Despite the potential advantages of having an advisor, an increasing proportion of investors are opening self-directed order-execution only (OEO) accounts and forgoing professional advice. Some investors possess the necessary experience, specialized knowledge, and discipline to avoid common investing mistakes such as neglecting risk, overtrading and overreacting to market volatility. For others, there’s evidence of overconfidence.

Another factor fuelling the growth in OEO accounts is the lack of trust in financial institutions and professional financial advisors. A 2024 report from FAIR Canada shows that a majority of OEO investors believe advisors put their own interests over those of their clients. This mistrust is due, in part, to a perceived lack of transparency around fees, commissions and advisor compensation.

Recent regulatory changes in Canada aim to address these concerns. In 2016, the second phase of the client relationship model (a.k.a. CRM2) mandated the disclosure of what clients pay for in trading commissions, administration and advice charges, and mutual fund trailer fees in client account statements. However, embedded product costs on exchange-traded funds, mutual funds and other funds were not included.

These embedded costs were disclosed in other regulatory filings but not on statements. For example, if the gross return of a fund was 12 per cent, and 2 per cent was deducted by the fund manager and paid to the client’s financial institution and financial advisor, the client’s account statement would only show the net return of 10 per cent. This lack of transparency left people knowing they were paying more but not quite sure how much and who was benefiting.

After more than a decade of work on CRM2, total cost reporting (TCR), otherwise known as CRM3, will apply to client statements as of January, 2027. Embedded product costs will now be disclosed on statements. This change will make it easier to compare investment performance across products and accounts and will eliminate hidden fees, thereby helping to restore trust.

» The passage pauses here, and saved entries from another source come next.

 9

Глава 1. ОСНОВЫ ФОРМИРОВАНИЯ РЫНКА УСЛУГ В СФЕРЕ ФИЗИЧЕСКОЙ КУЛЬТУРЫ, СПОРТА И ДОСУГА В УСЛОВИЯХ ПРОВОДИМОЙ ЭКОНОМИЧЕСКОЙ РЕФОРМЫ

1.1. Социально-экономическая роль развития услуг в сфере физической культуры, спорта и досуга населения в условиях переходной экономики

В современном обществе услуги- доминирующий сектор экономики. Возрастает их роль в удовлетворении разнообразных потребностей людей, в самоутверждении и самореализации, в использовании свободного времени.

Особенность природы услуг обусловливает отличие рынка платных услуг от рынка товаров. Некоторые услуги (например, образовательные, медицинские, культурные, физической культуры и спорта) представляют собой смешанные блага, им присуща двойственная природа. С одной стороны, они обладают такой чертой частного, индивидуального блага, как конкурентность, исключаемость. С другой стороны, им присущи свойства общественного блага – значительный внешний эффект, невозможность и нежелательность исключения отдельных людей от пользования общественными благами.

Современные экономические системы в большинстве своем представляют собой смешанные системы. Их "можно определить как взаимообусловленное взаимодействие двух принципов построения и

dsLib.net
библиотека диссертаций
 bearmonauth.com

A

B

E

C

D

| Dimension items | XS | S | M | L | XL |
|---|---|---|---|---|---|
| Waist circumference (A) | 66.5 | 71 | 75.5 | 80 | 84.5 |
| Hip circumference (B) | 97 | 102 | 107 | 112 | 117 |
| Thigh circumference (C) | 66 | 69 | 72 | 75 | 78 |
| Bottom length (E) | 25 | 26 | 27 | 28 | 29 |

The effort in operations and information technology required to collect all the information from all the companies managing the various investments and to report them on a single statement cannot be overstated. As well, it’s necessary to present the information in a way that’s comprehensible and encourages optimal decisions and behaviours.

People are not perfectly rational, utility-maximizing decision-makers who incorporate all available information to decide and act dispassionately. We are influenced by cognitive limitations, several biases and decision-making shortcuts that often result in behaviours that are not in our own best interest.

While more information may seem beneficial, information overload can impair decision-making and subsequent action. Recognizing all of that, securities industry regulators conducted extensive behavioural science research to design TCR statements that are understandable and support more optimal decisions and actions.

With the introduction of TCR, financial advisors have an opportunity to rebuild trust. Client account statements should not simply be a matter of regulatory compliance and enhanced disclosure.

Ideally, financial advisors and clients will use the new statements to build trust and have forward-looking discussions about risks, returns and behaviours such as saving more and spending less. Such discussions are more likely to promote better financial outcomes and improve overall well-being.

Dr. David Lewis is a behavioural economics consultant and a director on the Ontario Securities Commission’s board of directors. The views being expressed are his own and do not necessarily represent the views of the commission.